_Reading text_
━━━━━━━━━━━━━━━━━━━━
This attribute is included in the L7-Application-Description grouped AVP for L7 rule processing. This is applicable only for HTTP protocol.
Important |
CIPA and flags for controlling content filtering via OC and L7 Dynamic Rules features is applicable only for r8-gx-standard dictionary. |
In addition to the new AVP support, L7-Field AVP in the L7-Application-Description grouped AVP is encoded to additionally accept ANY-MATCH as the input. The current framework does not support the existing field "vlan-id" in Override-Control, which is present in charging action. Hence, the Override-Content-Filtering-State AVP replaces Override-VLAN-ID to support OC.
When subscriber initiates create session request, P-GW/HA sends CCR-I message to PCRF to obtain subscriber profile. PCRF responds with CCA-I message that contains CIPA and OC information if ICAP functionality is enabled for this subscriber.
━━━━━━━━━━━━━━━━━━━━
_Entries shown_

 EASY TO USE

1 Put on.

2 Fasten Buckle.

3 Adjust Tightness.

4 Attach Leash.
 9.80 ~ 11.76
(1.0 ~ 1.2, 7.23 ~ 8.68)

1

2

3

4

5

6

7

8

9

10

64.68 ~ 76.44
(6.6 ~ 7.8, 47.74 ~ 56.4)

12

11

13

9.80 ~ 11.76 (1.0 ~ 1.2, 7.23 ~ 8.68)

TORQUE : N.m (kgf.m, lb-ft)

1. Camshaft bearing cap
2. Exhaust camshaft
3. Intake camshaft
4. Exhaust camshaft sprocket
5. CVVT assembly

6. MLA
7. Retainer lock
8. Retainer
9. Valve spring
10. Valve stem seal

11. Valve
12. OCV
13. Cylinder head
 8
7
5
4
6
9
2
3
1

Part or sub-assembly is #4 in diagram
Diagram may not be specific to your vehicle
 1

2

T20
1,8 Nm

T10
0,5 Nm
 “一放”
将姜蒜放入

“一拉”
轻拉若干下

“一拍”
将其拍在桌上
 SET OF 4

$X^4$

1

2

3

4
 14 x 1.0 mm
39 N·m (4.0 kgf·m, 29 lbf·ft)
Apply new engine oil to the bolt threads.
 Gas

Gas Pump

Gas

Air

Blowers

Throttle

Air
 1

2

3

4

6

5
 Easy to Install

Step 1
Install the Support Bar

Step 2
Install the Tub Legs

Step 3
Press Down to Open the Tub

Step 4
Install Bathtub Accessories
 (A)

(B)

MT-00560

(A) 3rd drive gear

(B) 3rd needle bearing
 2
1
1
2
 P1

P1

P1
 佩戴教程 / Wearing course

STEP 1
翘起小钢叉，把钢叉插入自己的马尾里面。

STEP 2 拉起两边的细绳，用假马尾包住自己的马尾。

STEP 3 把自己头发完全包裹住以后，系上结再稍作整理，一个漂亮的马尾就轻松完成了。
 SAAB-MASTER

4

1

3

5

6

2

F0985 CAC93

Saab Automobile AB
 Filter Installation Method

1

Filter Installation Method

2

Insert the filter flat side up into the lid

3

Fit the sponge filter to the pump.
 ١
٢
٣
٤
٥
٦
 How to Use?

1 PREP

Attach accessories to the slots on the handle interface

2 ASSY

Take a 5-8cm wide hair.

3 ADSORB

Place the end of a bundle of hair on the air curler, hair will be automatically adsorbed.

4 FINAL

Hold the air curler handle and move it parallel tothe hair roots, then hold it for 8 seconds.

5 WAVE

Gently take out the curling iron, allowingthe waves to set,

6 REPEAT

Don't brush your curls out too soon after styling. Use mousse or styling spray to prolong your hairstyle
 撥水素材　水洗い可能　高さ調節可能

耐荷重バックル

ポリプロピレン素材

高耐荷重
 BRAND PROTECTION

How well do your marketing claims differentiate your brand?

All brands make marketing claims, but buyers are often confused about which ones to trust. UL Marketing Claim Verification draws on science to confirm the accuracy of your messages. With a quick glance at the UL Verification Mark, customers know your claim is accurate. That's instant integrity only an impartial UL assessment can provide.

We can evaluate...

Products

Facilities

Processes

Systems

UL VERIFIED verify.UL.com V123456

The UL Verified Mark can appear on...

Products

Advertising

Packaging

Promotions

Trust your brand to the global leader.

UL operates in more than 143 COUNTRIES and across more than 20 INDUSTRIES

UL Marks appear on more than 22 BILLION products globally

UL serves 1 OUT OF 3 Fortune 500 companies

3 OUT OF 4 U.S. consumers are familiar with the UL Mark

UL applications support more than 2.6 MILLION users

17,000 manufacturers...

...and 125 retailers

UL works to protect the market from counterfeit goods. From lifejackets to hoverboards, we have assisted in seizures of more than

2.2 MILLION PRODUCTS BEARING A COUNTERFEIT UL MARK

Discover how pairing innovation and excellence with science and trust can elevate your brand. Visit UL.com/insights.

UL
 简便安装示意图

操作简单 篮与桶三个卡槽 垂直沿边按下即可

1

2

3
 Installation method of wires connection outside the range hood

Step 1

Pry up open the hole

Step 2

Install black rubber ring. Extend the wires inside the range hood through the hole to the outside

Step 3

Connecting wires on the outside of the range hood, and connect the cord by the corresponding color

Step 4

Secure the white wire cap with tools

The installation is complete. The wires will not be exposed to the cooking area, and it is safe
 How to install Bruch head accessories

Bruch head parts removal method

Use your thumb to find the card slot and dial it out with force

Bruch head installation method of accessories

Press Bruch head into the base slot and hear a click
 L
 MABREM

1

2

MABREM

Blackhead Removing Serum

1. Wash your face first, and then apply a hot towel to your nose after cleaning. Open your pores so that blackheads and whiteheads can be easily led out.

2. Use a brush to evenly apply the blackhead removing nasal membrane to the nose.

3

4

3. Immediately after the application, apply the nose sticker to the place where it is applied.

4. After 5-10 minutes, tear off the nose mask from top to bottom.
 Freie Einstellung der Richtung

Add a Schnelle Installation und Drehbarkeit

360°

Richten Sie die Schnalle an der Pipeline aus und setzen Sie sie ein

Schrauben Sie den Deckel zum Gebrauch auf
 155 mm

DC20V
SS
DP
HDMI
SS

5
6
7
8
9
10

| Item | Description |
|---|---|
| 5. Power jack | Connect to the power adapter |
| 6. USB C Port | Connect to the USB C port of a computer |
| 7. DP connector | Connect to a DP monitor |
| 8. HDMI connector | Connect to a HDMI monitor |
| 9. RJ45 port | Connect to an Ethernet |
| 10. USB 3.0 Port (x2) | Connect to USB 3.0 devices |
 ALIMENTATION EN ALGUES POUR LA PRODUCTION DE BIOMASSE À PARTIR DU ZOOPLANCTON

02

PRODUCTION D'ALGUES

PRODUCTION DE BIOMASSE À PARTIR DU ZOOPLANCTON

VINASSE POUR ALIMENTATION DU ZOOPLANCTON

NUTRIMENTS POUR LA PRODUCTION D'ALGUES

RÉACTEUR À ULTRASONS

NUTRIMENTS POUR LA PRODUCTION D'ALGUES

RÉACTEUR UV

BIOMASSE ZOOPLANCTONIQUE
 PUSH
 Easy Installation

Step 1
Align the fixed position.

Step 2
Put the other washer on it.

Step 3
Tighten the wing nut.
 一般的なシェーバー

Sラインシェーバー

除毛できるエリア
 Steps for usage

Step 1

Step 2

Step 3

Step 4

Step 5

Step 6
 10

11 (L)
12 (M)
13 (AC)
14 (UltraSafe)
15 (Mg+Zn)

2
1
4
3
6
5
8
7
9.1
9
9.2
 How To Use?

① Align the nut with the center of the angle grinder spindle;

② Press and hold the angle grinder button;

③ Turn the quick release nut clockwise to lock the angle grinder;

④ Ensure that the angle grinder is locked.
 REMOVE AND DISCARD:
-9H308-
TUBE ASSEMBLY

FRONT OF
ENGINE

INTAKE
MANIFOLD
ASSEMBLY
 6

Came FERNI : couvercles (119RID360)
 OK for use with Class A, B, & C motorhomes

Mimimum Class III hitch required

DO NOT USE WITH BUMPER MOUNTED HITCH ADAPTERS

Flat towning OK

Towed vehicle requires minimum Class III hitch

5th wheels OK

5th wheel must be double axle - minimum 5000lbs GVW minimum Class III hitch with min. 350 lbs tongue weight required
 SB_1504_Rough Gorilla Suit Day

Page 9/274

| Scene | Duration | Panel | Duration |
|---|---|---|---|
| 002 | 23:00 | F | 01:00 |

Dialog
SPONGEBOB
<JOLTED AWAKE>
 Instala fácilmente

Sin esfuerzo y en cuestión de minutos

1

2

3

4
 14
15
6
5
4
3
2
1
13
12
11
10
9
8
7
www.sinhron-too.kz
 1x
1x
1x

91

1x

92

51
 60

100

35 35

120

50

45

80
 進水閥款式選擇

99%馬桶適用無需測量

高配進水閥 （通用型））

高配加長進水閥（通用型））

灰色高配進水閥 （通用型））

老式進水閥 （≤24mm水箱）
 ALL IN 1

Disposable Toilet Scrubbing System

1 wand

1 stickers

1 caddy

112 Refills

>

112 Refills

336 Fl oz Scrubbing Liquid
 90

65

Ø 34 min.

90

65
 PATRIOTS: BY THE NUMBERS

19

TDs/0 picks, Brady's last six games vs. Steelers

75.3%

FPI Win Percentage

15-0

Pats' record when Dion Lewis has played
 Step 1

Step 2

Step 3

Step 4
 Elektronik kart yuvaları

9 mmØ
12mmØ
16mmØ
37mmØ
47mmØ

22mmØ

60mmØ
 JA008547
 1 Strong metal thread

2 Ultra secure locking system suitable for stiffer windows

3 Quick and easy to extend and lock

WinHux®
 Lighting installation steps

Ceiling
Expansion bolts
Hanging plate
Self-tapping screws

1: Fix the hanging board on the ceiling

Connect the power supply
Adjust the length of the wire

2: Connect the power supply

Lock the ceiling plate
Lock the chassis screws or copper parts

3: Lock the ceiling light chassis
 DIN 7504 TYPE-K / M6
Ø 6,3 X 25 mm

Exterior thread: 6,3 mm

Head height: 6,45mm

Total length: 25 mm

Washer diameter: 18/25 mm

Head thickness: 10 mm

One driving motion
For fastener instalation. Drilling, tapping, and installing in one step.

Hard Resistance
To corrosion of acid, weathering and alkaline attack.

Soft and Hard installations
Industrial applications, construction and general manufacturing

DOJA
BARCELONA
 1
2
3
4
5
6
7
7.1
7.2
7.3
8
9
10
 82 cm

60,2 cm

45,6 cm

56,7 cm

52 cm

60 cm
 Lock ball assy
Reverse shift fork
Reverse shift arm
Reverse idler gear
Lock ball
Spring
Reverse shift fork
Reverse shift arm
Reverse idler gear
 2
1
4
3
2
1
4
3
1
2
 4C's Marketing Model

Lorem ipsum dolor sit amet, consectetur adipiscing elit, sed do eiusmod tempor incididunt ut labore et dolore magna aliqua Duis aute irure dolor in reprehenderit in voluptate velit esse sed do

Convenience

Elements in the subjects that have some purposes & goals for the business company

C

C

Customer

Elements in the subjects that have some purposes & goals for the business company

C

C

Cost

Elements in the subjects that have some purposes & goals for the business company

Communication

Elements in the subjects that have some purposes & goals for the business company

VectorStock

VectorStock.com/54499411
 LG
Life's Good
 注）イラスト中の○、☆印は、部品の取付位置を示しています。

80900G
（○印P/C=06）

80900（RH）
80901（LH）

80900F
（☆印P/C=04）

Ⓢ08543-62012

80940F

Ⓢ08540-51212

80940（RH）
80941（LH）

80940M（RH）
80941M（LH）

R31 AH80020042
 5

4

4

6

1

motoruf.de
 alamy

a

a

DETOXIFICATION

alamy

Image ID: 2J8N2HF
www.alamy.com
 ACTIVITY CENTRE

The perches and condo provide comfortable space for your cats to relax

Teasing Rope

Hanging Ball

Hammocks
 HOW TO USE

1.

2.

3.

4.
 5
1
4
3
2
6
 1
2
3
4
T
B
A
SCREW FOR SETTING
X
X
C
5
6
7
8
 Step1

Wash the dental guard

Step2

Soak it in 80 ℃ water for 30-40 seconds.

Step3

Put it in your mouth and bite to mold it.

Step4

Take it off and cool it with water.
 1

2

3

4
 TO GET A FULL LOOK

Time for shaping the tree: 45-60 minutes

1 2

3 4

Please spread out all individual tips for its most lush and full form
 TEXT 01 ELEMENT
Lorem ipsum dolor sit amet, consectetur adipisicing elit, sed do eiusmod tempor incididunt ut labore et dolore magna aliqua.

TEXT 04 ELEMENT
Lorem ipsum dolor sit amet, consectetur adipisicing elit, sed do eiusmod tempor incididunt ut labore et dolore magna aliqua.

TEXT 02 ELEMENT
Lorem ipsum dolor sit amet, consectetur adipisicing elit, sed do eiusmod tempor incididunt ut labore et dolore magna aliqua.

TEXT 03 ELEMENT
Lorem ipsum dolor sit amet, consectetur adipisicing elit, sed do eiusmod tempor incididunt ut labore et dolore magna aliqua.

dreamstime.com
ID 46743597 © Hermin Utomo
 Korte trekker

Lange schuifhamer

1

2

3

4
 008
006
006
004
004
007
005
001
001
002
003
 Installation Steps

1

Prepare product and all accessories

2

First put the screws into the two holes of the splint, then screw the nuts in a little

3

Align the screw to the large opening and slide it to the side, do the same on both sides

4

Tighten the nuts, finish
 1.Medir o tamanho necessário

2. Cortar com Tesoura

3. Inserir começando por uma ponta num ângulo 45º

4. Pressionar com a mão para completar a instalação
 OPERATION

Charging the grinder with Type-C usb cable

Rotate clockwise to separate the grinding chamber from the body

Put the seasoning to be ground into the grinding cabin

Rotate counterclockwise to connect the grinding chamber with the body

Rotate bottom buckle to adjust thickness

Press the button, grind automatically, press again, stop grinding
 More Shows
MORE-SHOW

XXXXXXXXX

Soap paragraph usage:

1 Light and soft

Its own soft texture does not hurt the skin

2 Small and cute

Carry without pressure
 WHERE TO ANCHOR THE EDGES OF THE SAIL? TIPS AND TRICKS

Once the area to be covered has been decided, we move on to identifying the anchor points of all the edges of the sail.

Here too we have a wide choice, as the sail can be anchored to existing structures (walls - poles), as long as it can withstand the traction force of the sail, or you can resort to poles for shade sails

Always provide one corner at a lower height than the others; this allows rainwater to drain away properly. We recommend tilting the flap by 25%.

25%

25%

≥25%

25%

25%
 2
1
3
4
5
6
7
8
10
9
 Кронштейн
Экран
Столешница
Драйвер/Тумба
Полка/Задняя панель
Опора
━━━━━━━━━━━━━━━━━━━━
_Work order_
Extend the text on content filtering through Gx AVPs, picking up after its final sentence. The listing plays no part here.

_Written reply_
In the case of L7 dynamic rules, the Content-Filtering capability is enabled by sending L7-Content-Filtering-State AVP in L7-Application-Description grouped AVP. At least one L7 filter should be present when L7-Content-Filtering-State is received for the dynamic rule. If L7-Content-Filtering-state AVP is sent along with L7 filter information AVP, then the Content-Filtering state will not be considered. Hence, the filter received with L7-Content-Filtering-State will not be processed and the L7 rule will be discarded.
In the case of Override Control, when content filtering is enabled for subscriber, PCRF sends ICAP flag through Override-Control AVP. This AVP overwrites charging action to enable ICAP feature for that subscriber.
Refer to the AAA Interface Administration and Reference for more information on the supported AVPs.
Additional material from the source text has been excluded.